I have a custom board running code (RA6M5/FSP4.5.0/FreeRTOS) which can occasionally generate a hard-fault.
The hard-fault is related to memory access performed inside a critical section. When the system operates solely using taskENTER_CRITICAL() or taskENTER_CRITICAL_FROM_ISR() everything works fine. But mixing the two will eventually cause a hard fault.
The debugger when the hard fault occurs makes the call stack look nonsensical. Its hard to get insight once you are in the hard fault handler.
Investigating taskENTER_CRITICAL I saw this on line 198:```NOTE: This may alter the stack (depending on the portable implementation)so must be used with care!```
This lead me to assume this was the case and try to use methods that might fix the issue. In particular I added calls to __DSB() at the beginning of each critical section. These seem to work but only when I run the program using the debugger.
I'm open to trying different primitive instead of a critical section. Inside that critical section is access to a simple circular buffer.
David said:These seem to work but only when I run the program using the debugger.
It seems more related to my use of a bootloader. With no bootloader the __DSB() work around works. When I start the application via the bootloader I see the issue.

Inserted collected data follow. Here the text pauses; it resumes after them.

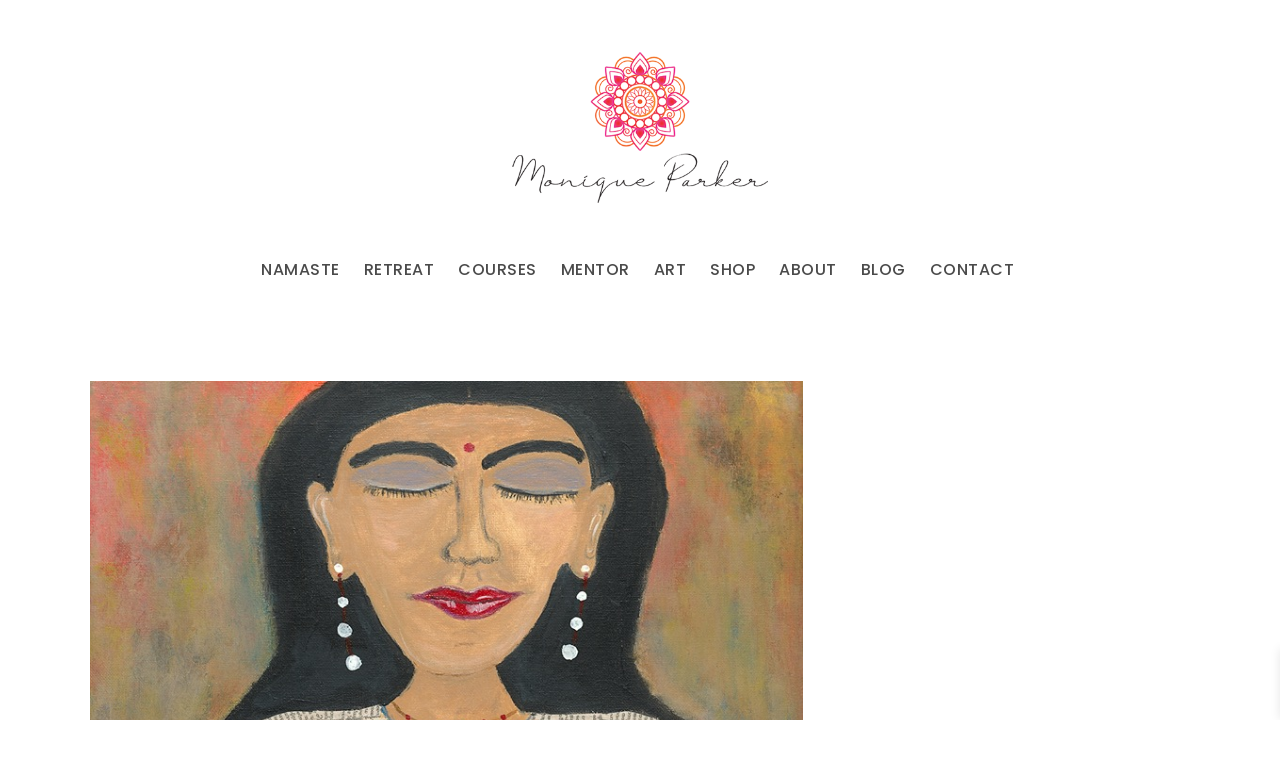

--- FILE ---
content_type: text/css
request_url: https://moniqueparkerstudios.com/wp-content/uploads/useanyfont/uaf.css?ver=1764326218
body_size: -220
content:
				@font-face {
					font-family: 'just-signature';
					src: url('/wp-content/uploads/useanyfont/808Just-Signature.woff2') format('woff2'),
						url('/wp-content/uploads/useanyfont/808Just-Signature.woff') format('woff');
					  font-display: auto;
				}

				.just-signature{font-family: 'just-signature' !important;}

						h4{
					font-family: 'just-signature' !important;
				}
		

--- FILE ---
content_type: text/css
request_url: https://moniqueparkerstudios.com/wp-content/themes/bridge/css/style_dynamic_responsive.css?ver=1759324353
body_size: -73
content:
@media only screen and (max-width: 1000px){
		.header_bottom {
		background-color: #ffffff;
	}
				.header_bottom,
		nav.mobile_menu{
			background-color: #ffffff !important;
		}
			}
@media only screen and (min-width: 480px) and (max-width: 768px){
	
	        section.parallax_section_holder{
			height: auto !important;
			min-height: 400px;
		}
		}
@media only screen and (max-width: 768px){
			h1, h1 a {
			font-size: 58px; 			line-height: 64px; 		    letter-spacing: 1px; 		}
	
			h2, h2 a {
			font-size: 46px; 			line-height: 50px; 		    letter-spacing: 1px; 		}
	
			h3, h3 a {
			font-size: 36px; 			line-height: 39px; 		    letter-spacing: 1px; 		}
	
	
	
	
	
	
	
	
	
	
	
}
@media only screen and (max-width: 600px) {
			h1, h1 a {
			font-size: 48px; 			line-height: 51px; 		    letter-spacing: 1px; 		}
	
			h2, h2 a {
			font-size: 44px; 			line-height: 47px; 		    letter-spacing: 1px; 		}
	
			h3, h3 a {
			font-size: 31px; 			line-height: 33px; 		    letter-spacing: 1px; 		}
	
	
	
	
	
	
	
	
	}
@media only screen and (max-width: 480px){

			section.parallax_section_holder {
			height: auto !important;
			min-height: 400px;
		}
	
		
	}

--- FILE ---
content_type: text/css
request_url: https://moniqueparkerstudios.com/wp-content/themes/bridge/css/custom_css.css?ver=1759324353
body_size: -344
content:


.main-navigation-container {
   height: 75px;
}

--- FILE ---
content_type: text/css
request_url: https://moniqueparkerstudios.com/wp-content/plugins/wc-quantity-plus-minus-button/assets/css/style.css?ver=1.0.0
body_size: 618
content:
.qib-button-wrapper button.qib-button{
    padding: 6px 12px 8px;
    height: 41px;
    background: #ffffff;
    border: 1px solid #efefef;
    cursor: pointer;
    font-size: 20px;
    line-height: 20px;
    width: 41px;
    color: black;
    height: 41px;
}
.qib-button-wrapper .quantity {
    display: inline;
}
.qib-button-wrapper{
    margin: 3px 0;
    white-space: nowrap;
}

.qib-button-wrapper button.qib-button, .qib-button-wrapper div.quantity.wqpmb_quantity {
    float: none !important;
    height: 41px;
}

.qib-button-wrapper .quantity input.input-text.qty.text {
    height: 41px;
    padding: 6px 12px 8px;
    text-align: center;
    background: #ffffff;
    border: 1px solid #efefef;
    font-size: 20px;
    line-height: 20px;
    box-shadow: none;
    margin: 0 !important;
}

span.wqpmb_plain_input.hidden{display: none;}

body.cart tr.woocommerce-cart-form__cart-item.cart_item .quantity.wqpmb_quantity,.quantity.wqpmb_quantity {
    display: inline-flex;
}
body .qib-button-wrapper {
    display: flex;
    float: left;
    flex-wrap: nowrap;
    margin-right: 5px;
    align-items: center;
    justify-content: center;
    gap: 0;
}
body .qib-button-wrapper .minus.qib-button, 
body .qib-button-wrapper .plus.qib-button{
    background: #a19f9f14;
}
body .qib-button-wrapper .minus.qib-button:hover, body .qib-button-wrapper .plus.qib-button:hover {
    background: #14141414;
}
.wpt-wrap .qib-button-wrapper {
    gap: 0;
  }
.wpt-wrap .qib-button-wrapper div.quantity.wqpmb_quantity {
    height: 37px !important;
}
body.cart tr.woocommerce-cart-form__cart-item.cart_item .qib-button-wrapper{
    margin: inherit;
}
.woocommerce div.product form.cart .qib-button-wrapper div.quantity{
    margin-right: 0;margin: 0;
}

.qib-button-wrapper input::-webkit-outer-spin-button,
.qib-button-wrapper input::-webkit-inner-spin-button {
    -webkit-appearance: none;
    -moz-appearance: none;
    margin: 0; 
}

.qib-button-wrapper input[type=number],
.qib-button-wrapper .quantity input[type=number], 
.qib-button-wrapper .quantity input[type=number]{ 
-moz-appearance:textfield; /* Firefox */
}


.woocommerce-page div.product form.cart div.quantity.wqpmb_quantity, .woocommerce div.product form.cart .quantity.wqpmb_quantity, .woocommerce div.product .quantity.wqpmb_quantity{
    margin: 0 !important;
}

@media only screen and (max-width: 600px) {
    table.cart .product-quantity .plus, table.cart .product-quantity .minus {
        display: block;
    }

    body .qib-button-wrapper {
        display: flex;
        float: right;
        margin-right: 0;
    }
}





/* Compatibility Starting Here */

/* Theme Pricon */
body.theme-pricom .qib-button-wrapper .minus.qib-button, 
body.theme-pricom .qib-button-wrapper .plus.qib-button,
body.theme-pricom input.input-text.qty.text.wcmmq-qty-input-box {
    background: #f5f5f5;
    color: #7e7e7e;
    border-radius: 0;
    border: 0 none !important;
}
body.theme-pricom .qib-button-wrapper .minus.qib-button:hover, 
body.theme-pricom .qib-button-wrapper .plus.qib-button:hover,
body.theme-pricom input.input-text.qty.text.wcmmq-qty-input-box:hover {
    color: #000;
}

body.theme-pricom .qib-button-wrapper {
    border: 1px solid #ddd;
    border-radius: 15px;
	overflow: hidden;
}
body.theme-pricom .qib-button-wrapper .quantity .input-text[type=number] {
    min-width: 56px;
}

.woocommerce div.product form.cart div.quantity .qty {
    margin-top: 0 !important;
    margin-right: 0 !important;
    margin-bottom: 0 !important;
    margin-left: 0 !important;
}


/* Theme Shoptimizer */
body.theme-shoptimizer .ajax_add_to_cart.add_to_cart_button, 
body.theme-shoptimizer .single-product div.product form.cart .button {
    margin-left: 0px !important;
    margin-top: -2px !important;
    width: 200px !important;
    height: 50px !important;
    width: 200px !important;
}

I've aligned the stack size in the boot loader BPS\RA Common\Main Stack Size to be the same as the application, it was 0x800. Now it is 0x400
David said:'ve aligned the stack size in the boot loader BPS\RA Common\Main Stack Size to be the same as the application, it was 0x800. Now it is 0x400
This did not help.
I've switched to running both the bootloader and application with 0x800, the bootloader/tinycrypt library warns when you build with a stack smaller than this. I've been running for a while without issue. I'll report back when a number of hours has passed. Usually in the setup I have it fails in < 1000 seconds.
I succeeded in running for 26K seconds, having said that a post elsewhere (https://community.renesas.com/mcu-mpu/ra/f/forum/34955/the-firmware-has-hard-fault-and-hung-some-times/125093#125093) makes me think I should revisit the priorities of my interrupts. I'll post a reply higher up to clarify some things.